## Document passage
+++
The 353-page report, by a three-member “External Independent Investigative Review Panel” appointed by UNDP to investigate itself, was published with much fanfare last week after nine months of political maneuvering and research.
The report depicts an organization that for years apparently considered itself immune from its own rules of procedure as well as the laws and regulations of countries that were trying to keep weapons of mass destruction out of Kim’s hands.
Reports like this cause me to wonder what exactly, the UN is supposed to really stand for. Uniting nations or providing nations with the tools, resources and money to create a world of un-United nations.
Yet despite those rules, and in the midst of a growing international storm of concern over Kim’s behavior, UNDP’s North Korea office, as well as other UNDP offices, continued to hand over millions in hard currency to the Kim regime and to transfer sensitive equipment with potential for terrorist use or for use in creating weapons of mass destruction.
+++
[Scene-based reasoning records]
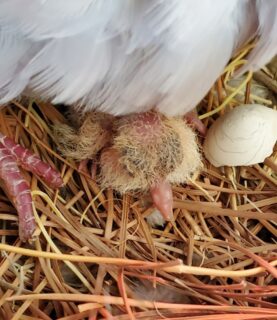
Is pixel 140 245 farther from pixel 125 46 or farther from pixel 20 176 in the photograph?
pixel 125 46

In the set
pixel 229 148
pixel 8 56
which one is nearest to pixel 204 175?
pixel 229 148

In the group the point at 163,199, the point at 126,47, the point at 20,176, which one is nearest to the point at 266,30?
the point at 126,47

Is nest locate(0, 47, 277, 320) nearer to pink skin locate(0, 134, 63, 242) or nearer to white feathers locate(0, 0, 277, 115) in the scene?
pink skin locate(0, 134, 63, 242)

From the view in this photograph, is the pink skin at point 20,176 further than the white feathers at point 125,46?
Yes

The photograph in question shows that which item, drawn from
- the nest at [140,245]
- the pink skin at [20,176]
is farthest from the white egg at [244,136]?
the pink skin at [20,176]

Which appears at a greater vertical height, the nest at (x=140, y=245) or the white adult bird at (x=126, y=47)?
the white adult bird at (x=126, y=47)

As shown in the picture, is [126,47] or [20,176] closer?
[126,47]

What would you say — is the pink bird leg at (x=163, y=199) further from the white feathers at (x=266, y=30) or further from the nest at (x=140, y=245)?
the white feathers at (x=266, y=30)

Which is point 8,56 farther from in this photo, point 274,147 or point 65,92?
point 274,147
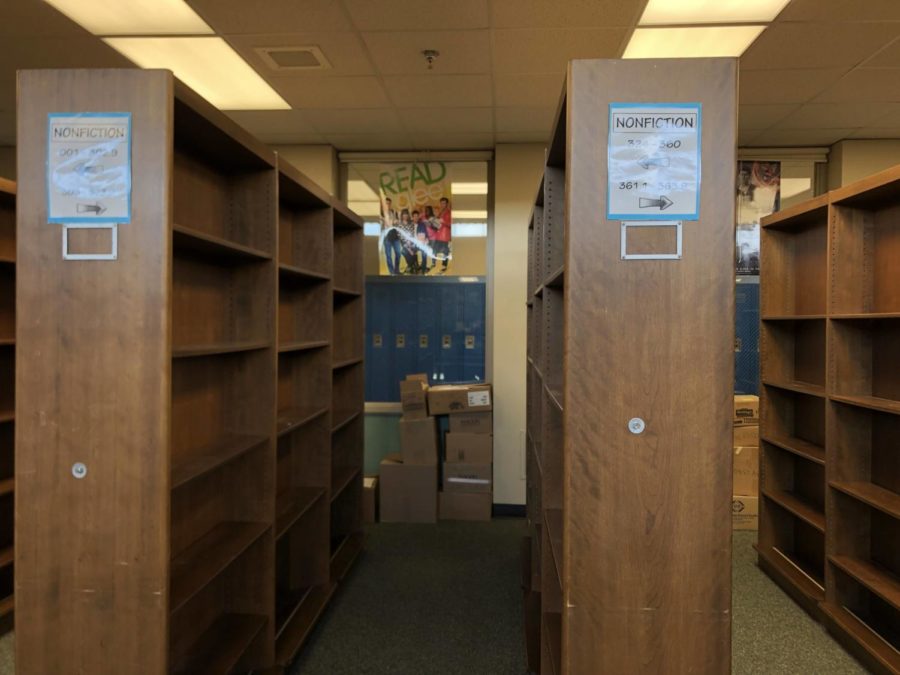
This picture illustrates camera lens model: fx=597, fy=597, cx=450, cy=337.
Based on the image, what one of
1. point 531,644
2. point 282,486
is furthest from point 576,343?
point 282,486

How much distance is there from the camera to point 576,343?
1455 mm

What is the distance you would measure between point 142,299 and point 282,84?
233 centimetres

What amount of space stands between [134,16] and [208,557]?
8.10 ft

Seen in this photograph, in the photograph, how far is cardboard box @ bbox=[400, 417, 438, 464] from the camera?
434 cm

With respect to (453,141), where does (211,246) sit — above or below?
below

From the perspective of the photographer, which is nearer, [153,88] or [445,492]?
[153,88]

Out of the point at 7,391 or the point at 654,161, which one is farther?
the point at 7,391

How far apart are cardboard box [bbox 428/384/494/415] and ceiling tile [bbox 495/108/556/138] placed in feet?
6.16

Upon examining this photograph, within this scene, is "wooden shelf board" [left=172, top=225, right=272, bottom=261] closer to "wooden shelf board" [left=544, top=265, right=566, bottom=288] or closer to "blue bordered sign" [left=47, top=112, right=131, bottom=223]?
"blue bordered sign" [left=47, top=112, right=131, bottom=223]

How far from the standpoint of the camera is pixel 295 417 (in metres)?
2.87

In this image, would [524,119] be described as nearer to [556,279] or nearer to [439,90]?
[439,90]

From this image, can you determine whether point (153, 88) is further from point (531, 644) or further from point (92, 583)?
point (531, 644)

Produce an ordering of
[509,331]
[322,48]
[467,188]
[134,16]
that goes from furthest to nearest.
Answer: [467,188], [509,331], [322,48], [134,16]

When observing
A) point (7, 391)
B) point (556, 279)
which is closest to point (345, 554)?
point (7, 391)
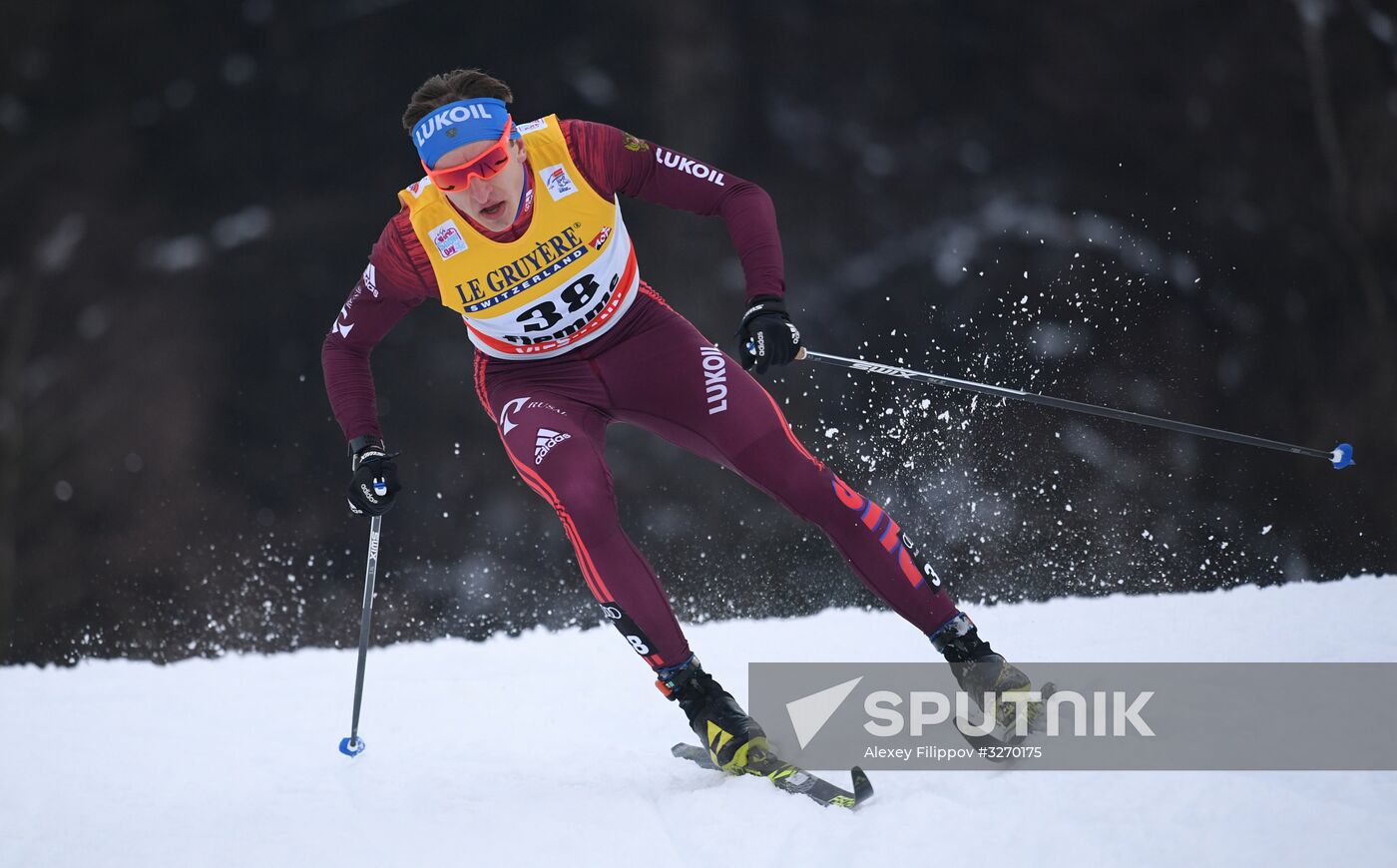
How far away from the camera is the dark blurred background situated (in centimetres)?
409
+++
## What this exercise asks
[1] Summarize the passage about the UNDP review panel's report in two sentences.
[2] Write what comes next in the passage about the UNDP review panel's report.

## Exercise responses
[1] A 353-page report by a three-member panel that UNDP appointed to investigate itself was published last week after nine months of political maneuvering and research. It depicts an organization that apparently considered itself immune from its own rules and from the laws meant to keep weapons of mass destruction out of Kim's hands, while UNDP offices kept handing millions in hard currency to the Kim regime and transferring sensitive equipment with potential for terrorist or weapons use.

[2]
“What this report shows is that UNDP has operated lawlessly for far too long,” said Mark Wallace, the former U.S. ambassador to the United Nations who brought many of the original accusations against the U.N. anti-poverty agency to light in January 2007 after examining confidential UNDP internal audits of its North Korean operation.
“U.N. Secretary-General Ban Ki-moon has indicated that integrity is a high U.N. priority,” Wallace said. “It is now up to UNDP to follow that direction.
The monster has become to big, to bumbling, too corrupt to serve any purpose now. The US should step down from this wasteful organization and start helping nations on it’s own.